■ EXCERPT PROVIDED

- Opening Delimiter -

Journaling as a tool in psychosexual therapy

Writing things down is one of the oldest and most accessible tools we have for making sense of ourselves. In psychosexual and relationship therapy, it can also be a quietly powerful companion to the work we do together in sessions.

Why journaling helps

A journal gives you somewhere to bring what is happening inside you, thoughts, feelings, sensations, questions, without needing to perform or explain. It is private, portable, and always available. There is no right way to do it and nothing you can get wrong.

Writing by hand slows the mind down enough to notice what is actually present. What you feel. What you need. What you have been carrying without quite realising it. Over time, a journal becomes a record of your own process. Something you can return to, and bring into our work together.

How to approach it

A few simple guidelines that tend to help. Write three or four times a week rather than every day, consistency matters more than frequency. Keep sessions short: five to twenty minutes is enough, as the intention is expression, not exhaustion. Write without editing, this is not about grammar or beautiful sentences, it is an inner conversation with yourself that belongs only to you. And if something starts to feel like too much, stop. Breathe. You are always in charge of how far you go.

- Closing Delimiter -

■ EXTRACTED DATA
- Opening Delimiter -

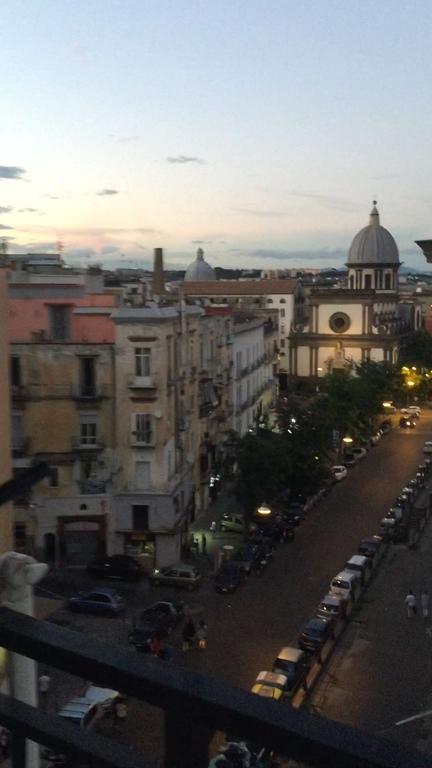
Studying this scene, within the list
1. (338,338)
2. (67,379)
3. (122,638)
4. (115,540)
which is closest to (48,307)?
(67,379)

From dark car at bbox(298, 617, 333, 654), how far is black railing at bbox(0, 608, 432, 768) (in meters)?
15.0

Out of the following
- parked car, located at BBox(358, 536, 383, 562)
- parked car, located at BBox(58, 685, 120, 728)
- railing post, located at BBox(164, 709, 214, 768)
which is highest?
railing post, located at BBox(164, 709, 214, 768)

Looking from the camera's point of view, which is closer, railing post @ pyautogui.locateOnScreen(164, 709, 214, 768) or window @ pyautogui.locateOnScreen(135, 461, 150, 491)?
railing post @ pyautogui.locateOnScreen(164, 709, 214, 768)

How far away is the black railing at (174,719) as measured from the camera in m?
1.25

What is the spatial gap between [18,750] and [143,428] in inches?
752

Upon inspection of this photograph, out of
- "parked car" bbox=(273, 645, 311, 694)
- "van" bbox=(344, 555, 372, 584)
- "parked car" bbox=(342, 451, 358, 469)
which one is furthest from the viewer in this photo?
"parked car" bbox=(342, 451, 358, 469)

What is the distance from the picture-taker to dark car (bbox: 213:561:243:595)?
1947 cm

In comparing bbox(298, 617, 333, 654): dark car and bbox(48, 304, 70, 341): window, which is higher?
bbox(48, 304, 70, 341): window

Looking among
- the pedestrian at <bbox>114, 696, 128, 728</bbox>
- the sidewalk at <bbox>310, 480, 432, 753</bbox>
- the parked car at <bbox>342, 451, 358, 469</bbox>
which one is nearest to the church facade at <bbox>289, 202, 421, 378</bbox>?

- Closing Delimiter -

■ TASK
Reproduce the passage from the journaling text starting at "Why journaling helps" and ending at "can get wrong.".

■ SOLUTION
Why journaling helps

A journal gives you somewhere to bring what is happening inside you, thoughts, feelings, sensations, questions, without needing to perform or explain. It is private, portable, and always available. There is no right way to do it and nothing you can get wrong.